• [EXTRACT PROVIDED]

------------------------------------------------------------

Hydrocephalus occurs in 85% of infants with myelomeningocele.9 Seizures also occur in 30% of those with myelomeningoceles. Visual and perceptual problems, including ocular palsies, astigmatism, and visuoperceptual deficits, are common. Motor and sensory functions below the level of the lesions are altered. These problems should not worsen as the child grows. If a neurologic decline is identified in a child with spina bifida, the cause needs to be investigated.
Myelomeningoceles are almost always associated with the Chiari II malformation.9 This is a complex malformation of the brainstem and cerebellum in which the cerebellar tonsils are displaced downward through the foramen magnum and into the cervical spinal canal. The upper medulla and lower pons are elongated and thin, and the medulla is also displaced downward and sometimes has a “kink” (Fig. 20.5). The Chiari II malformation is associated with hydrocephalus from pressure that blocks the flow of CSF. The Chiari II malformation is also associated with syringomyelia, an abnormality resulting from CSF migrating into the center of the spinal cord forming a pocket or cyst (syrinx) that can expand and cause pressure on the spinal cord, resulting in bowel, bladder, sensory, and motor dysfunction. The incidence of Chiari II malformation is reduced in those children operated on in utero for myelomeningocele.

Illustration A is a left lateral view of the brain with the following parts labeled: cerebellum, cerebral tonsils, fourth ventricle, pons, and medulla. Illustration B is a left lateral view of the base of the brain with the following parts labeled: tentorium, fourth ventricle, pons, downward displacement of cerebellar tonsils through foramen magnum, area of compression, and medulla.
Other types of Chiari malformations are not associated with spina bifida. In type I Chiari malformation the cerebellar tonsils protrude into the foramen magnum and the brainstem is not involved. Type I Chiari is the most common of all Chiari malformations and may be asymptomatic or symptomatic (e.g., neck pain, dizziness, difficulty with gait and swallowing), sometimes requiring neurosurgical intervention. In type III, the brainstem or cerebellum extends into a high cervical myelomeningocele and can cause serious neurologic defects. Type IV is characterized by lack of cerebellar development (cerebellar hypoplasia).
Most cases of meningocele and myelomeningocele are diagnosed prenatally by a combination of maternal serologic testing (AFP) and prenatal ultrasound. In these cases, the fetus is usually delivered by elective cesarean section to minimize trauma during labor. Surgical repair is critical and can be performed by in utero fetal surgery or during the first 72 hours of life.10 It is possible for a defect to occur without any visible exposure of meninges or neural tissue, and the term spina bifida occulta is then used. The defect is common and occurs to some degree in 10% to 25% of infants. Spina bifida occulta usually causes no neurologic dysfunction because the spinal cord and spinal nerves are normal. A sacral dimple on examination of a newborn infant can be associated with spina bifida occulta and should be further evaluated. Any midline skin abnormality such as a hairy tuft, hemangioma type lesion, or unusual dimple may indicate underlying spinal pathology and should be evaluated. Tethered cord syndrome may develop after surgical correction for myelomeningocele. The cord becomes abnormally attached or tethered in the lumbar cistern as a result of scar tissue as the cord ascends in the vertebral canal with growth.11 Although radiographically almost all persons affected by myelomeningocele will appear to be tethered, only those with symptoms or new neurologic decline warrant further investigation, and prompt neurosurgical release of the tethering is appropriate. Special attention should be given to children whose myelomeningocele was corrected in utero, because their risks of spinal cord retethering is increased (see Emerging Science Box: In Utero Myelomeningocele Surgery).

------------------------------------------------------------

• [DATA UNDER STUDY]

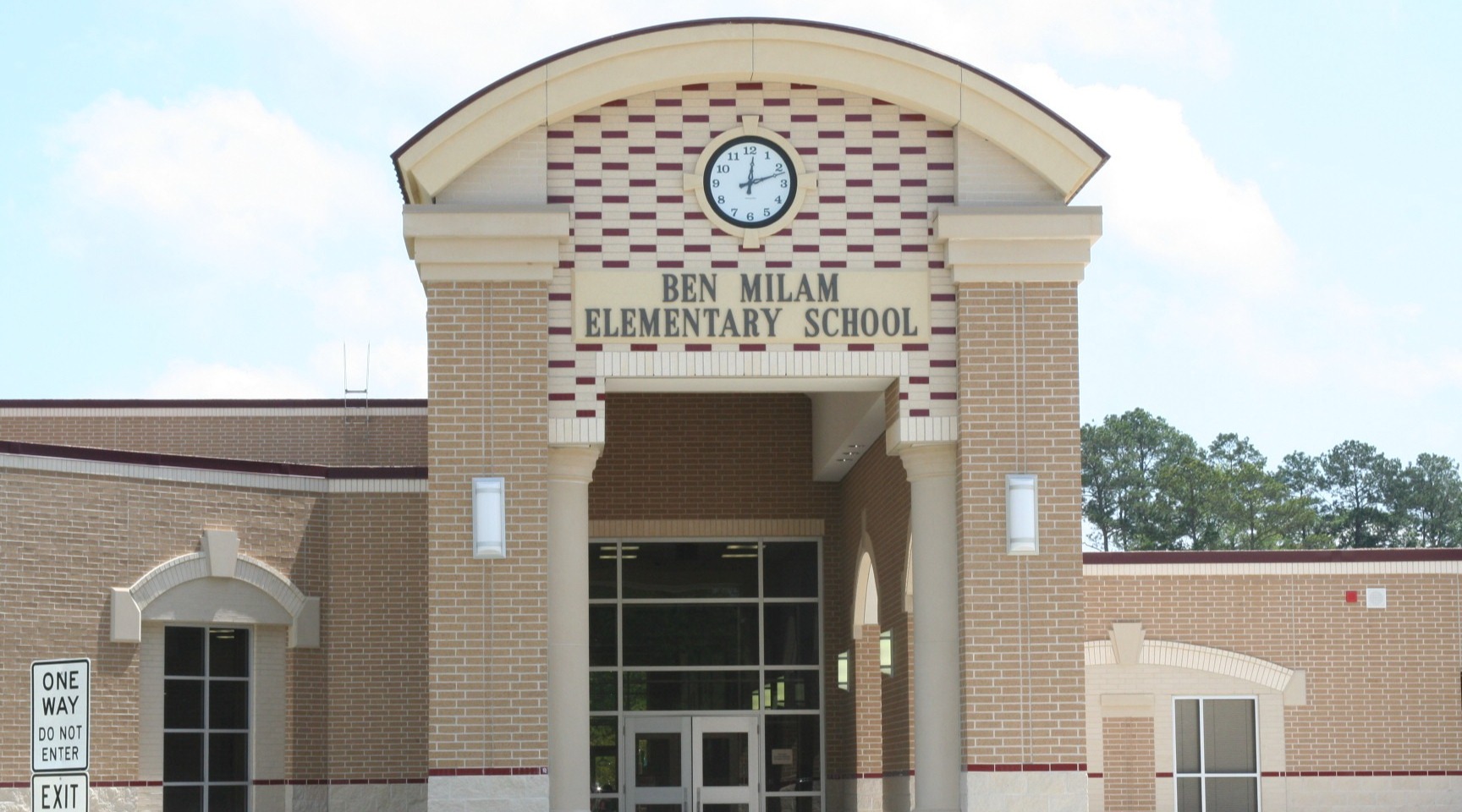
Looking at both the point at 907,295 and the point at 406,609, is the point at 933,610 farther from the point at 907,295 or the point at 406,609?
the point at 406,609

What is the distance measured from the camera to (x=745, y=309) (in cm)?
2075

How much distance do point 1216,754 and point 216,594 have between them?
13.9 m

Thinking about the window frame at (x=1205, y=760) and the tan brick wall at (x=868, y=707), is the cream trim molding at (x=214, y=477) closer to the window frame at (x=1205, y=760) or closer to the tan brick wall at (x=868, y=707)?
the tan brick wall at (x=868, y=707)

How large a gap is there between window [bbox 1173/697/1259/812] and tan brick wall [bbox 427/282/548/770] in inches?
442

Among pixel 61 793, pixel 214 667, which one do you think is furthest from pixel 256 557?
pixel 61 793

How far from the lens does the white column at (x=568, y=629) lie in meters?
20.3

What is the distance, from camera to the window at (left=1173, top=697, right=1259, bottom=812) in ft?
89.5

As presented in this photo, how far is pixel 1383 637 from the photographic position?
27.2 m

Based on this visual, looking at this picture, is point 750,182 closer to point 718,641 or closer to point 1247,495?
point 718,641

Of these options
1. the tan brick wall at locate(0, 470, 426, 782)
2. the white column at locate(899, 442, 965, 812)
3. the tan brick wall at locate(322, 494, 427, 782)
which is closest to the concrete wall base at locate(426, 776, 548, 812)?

------------------------------------------------------------

• [EXERCISE INSTRUCTIONS]
[A] Condense the paragraph of the spina bifida passage that begins "Other types of Chiari malformations" into a short list that keeps its main facts.
[B] Continue the spina bifida passage from the point where it ends.
This material has no connection to the passage on spina bifida.

• [EXERCISE RESPONSES]
[A]
Chiari malformations not associated with spina bifida:
- Type I: The cerebellar tonsils protrude into the foramen magnum, and the brainstem is not involved. It is the most common type. It may be asymptomatic or cause symptoms such as neck pain, dizziness, and difficulty with gait and swallowing. It sometimes requires neurosurgery.
- Type III: The brainstem or cerebellum extends into a high cervical myelomeningocele and can cause serious neurologic defects.
- Type IV: The cerebellum fails to develop (cerebellar hypoplasia).

[B]
Skull malformations range from minor, insignificant defects to major defects that are incompatible with life. Craniosynostosis (craniostenosis) is the premature closure of one or more of the cranial sutures (sagittal, coronal, lambdoid, metopic) during the first 18 to 20 months of the infant's life. The incidence of craniosynostosis is approximately 1 per 2500 live births.12 Males are affected twice as often as females. Fusion of a cranial suture prevents growth of the skull perpendicular to the suture line, resulting in an asymmetric shape of the skull. The general term plagiocephaly, meaning “misshapen skull,” is used to describe deformities that result from craniosynostosis or from asymmetric head posture (positional). When a single coronal suture fuses prematurely, the head is flattened on that side in front. When the sagittal suture fuses prematurely, the head is elongated in the anteroposterior direction (known as scaphocephaly). Single suture craniosynostosis requires early surgical intervention because it is not just a cosmetic issue. When multiple sutures fuse prematurely, surgical intervention is necessary. Brain growth may be restricted, and surgical repair may prevent neurologic dysfunction (Fig. 20.6). Syndromic craniosynostosis involves deformities in other systems (i.e., the heart, limbs, and CNS).

Six pairs of illustrations of skulls show normal and abnormal head configurations. Each pair shows the right lateral view and the anterior view of the skull. Top left, normal skull. The sagittal suture is identified in the lateral view. The coronal suture is identified in the anterior view. Top right, brachycephaly. The sagittal suture in the lateral view is shrunken. The coronal suture in the anterior view is almost non-existent. The head is unusually large. Middle left, microcephaly and craniostenosis. The skulls are smaller than normal. The sagittal suture in the lateral view is shrunken. The coronal suture in the anterior view is minimal. Middle right, oxycephaly or acrocephaly. The sagittal suture in the lateral view and the coronal suture are almost non-existent. The head is almost twice as long as normal. Bottom left, scaphocephaly or dolichocephaly. The skulls are larger and narrower. The sagittal suture and the coronal suture are minimal. Bottom right, plagiocephaly. The skulls are misshapen. The left and the right side are disproportional. The sagittal suture is present. The coronal suture is only partially present.
Reduced proliferation or accelerated apoptosis (programmed cell death) of brain cells causes congenital microcephaly (microencephaly—small brain). Increased proliferation of brain cells causes megalencephaly (macrencephaly—abnormally large brain). Both disorders are rare. Diagnosis is made by clinical history, family history, and brain imaging.13,14
Microcephaly (small head) is associated with a defect in brain growth as a whole (see Fig. 20.6). Cranial size is significantly below average for the infant's age, gender, race, and gestation. The small size of the skull reflects a small brain (microencephaly), which is caused by reduced proliferation or accelerated apoptosis. True (primary) microcephaly is usually caused by an autosomal recessive genetic or chromosomal defect. Secondary (acquired) microcephaly is associated with various causes, such as intrauterine infection (including emergence of the Zika virus)15; trauma; metabolic disorders; maternal anorexia experienced during the third trimester of pregnancy; in utero exposure to alcohol, toxins, or certain medications; and the presence of other genetic syndromes. Children with microcephaly are usually developmentally delayed. Microcephaly can be familial and, if so, can be associated with normal development.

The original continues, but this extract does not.